Bob Weete, columnist
Bob Weete, columnist
Bob Weete
Columnist

"We admitted we were powerless over alcohol-that our lives had become unmanageable"

This is the first step to an awareness of the effects of a loved one's addiction to alcohol. When we get to this step, we are ready to find peace in our lives through applying the steps of Al-Anon.

Al-Anon is a program of recovery for anyone whose life has been affected by the problem of alcoholism in a relative or friend. If you feel you can identify with this, perhaps you should take the step of helping yourself to find a solution to the stress, the fear, the loneliness, the shear exhaustion to trying to get your loved one to stop their drinking.

You have probably tried all kinds of means to make that person stop what you know is hurting kids, relatives, friends, but mostly the alcoholic personally. You've pleaded. Didn't work. You have threatened. Didn't work, either. "If you loved me..." is common. That failed. And you have gone through all the human ways you can think of, but the person simply doesn't seem to hear you.

You've been "at the end of your rope" dozens of time, and yet you still somehow hold out that hope for success. In the meantime, you are worn to a frazzle, kids and family members are also hurt by it all, and it affects their lives, too.

But the alcoholic still hangs on.
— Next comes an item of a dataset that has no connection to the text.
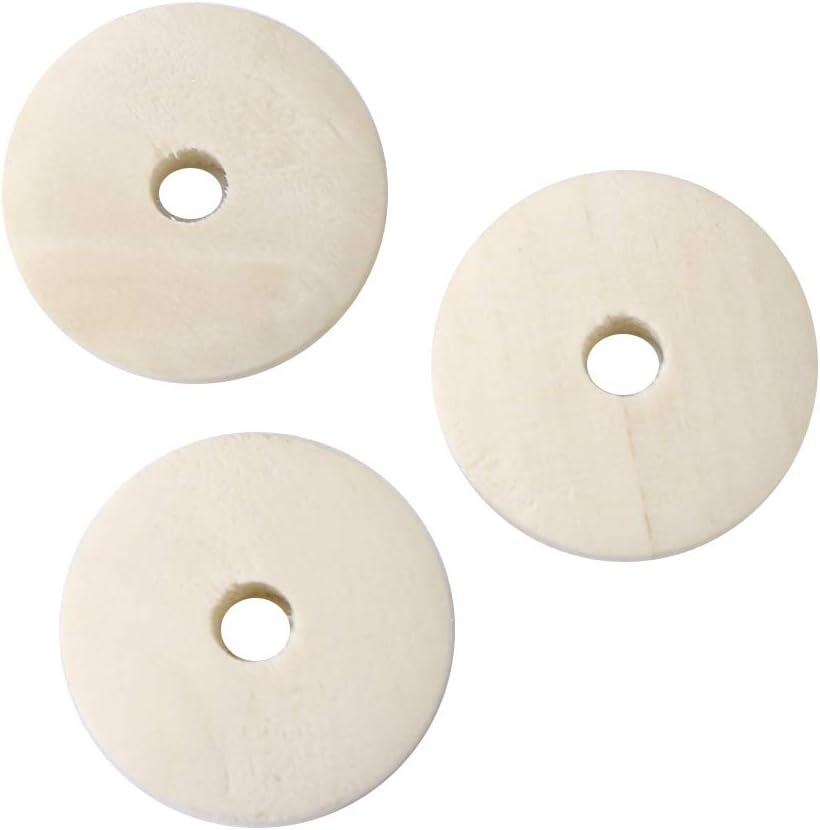 Pack Von 20 Runde Perlen aus Holz 14mm Grün Anis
Oh, yes, he/she cries, you cry, the kids cry, grandma and all cry. But things do not change. The alcoholic "promises", and you have hope - for awhile. The alcoholic falls, and "you promised me" is heard, perhaps bitterly. Oftentimes the situation results in a divorce or other traumatic break-up. Kids always suffer when that happens.

Resentments build to monumental proportions and some pretty damaging things can be said that cannot really be true, as we still love the person. It's the drinking we hate, but we are so hurt ourselves, that we can't tell the difference.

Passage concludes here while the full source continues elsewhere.